# Disappointed to say the least



## BCG (Jun 30, 2012)

So I'm at a show and sale this weekend. The Boer goats being shown and sold are what I consider to be a sad display of the industry. Several are under weight with dull coats, obviously wormy. Others are coughing and snotty nosed. The rest are just poor in their general confirmation. These animals are from multiple producers.

To top off the disappointment, while talking to a few of the spectators and potential buyers, I mention that I trim feet every 30-45 days and worm every 3 months. The response...we only trim feet when they can't walk any more and worm when they're too skinny to breed. Hmm...

I certainly hope these folks around here are the minority and the rest of us actually care about and for our livestock.


----------



## sbaker (Nov 11, 2012)

That's sad! My husband and I have played "goat rescue" this year, and are currently working on our second poor girl from owners who have that same mindset.

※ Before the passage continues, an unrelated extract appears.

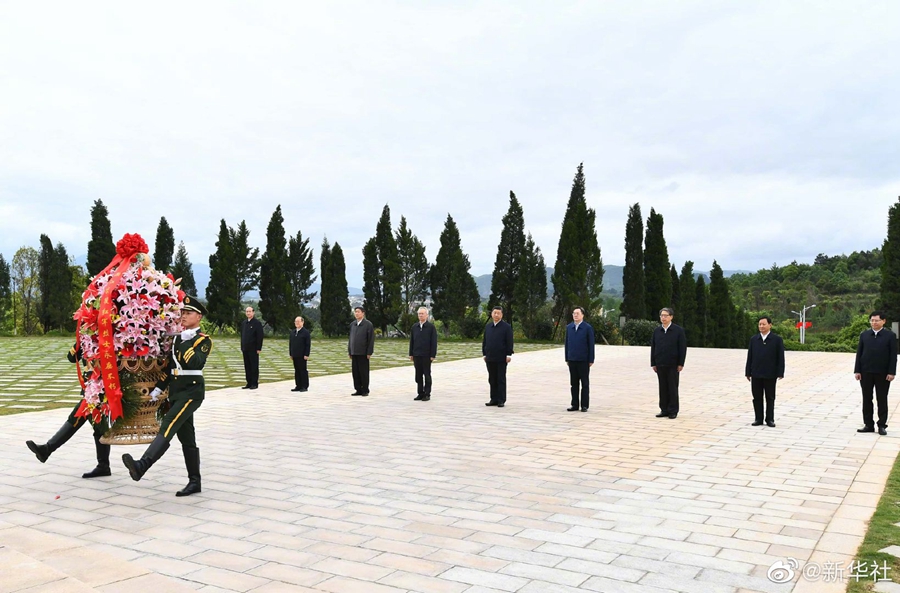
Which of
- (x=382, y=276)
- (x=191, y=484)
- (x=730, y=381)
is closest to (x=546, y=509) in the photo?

I know they are just animals, but really?!?! If you are going to have them, take care of them!


----------



## nancy d (Oct 5, 2007)

BCG that IS sad. I saw some last year at a fair, while they were in great condition & everything they were small framed.


----------



## ksalvagno (Oct 6, 2009)

Wow, that is sad. Why bother owning them then.


----------



## xymenah (Jul 1, 2011)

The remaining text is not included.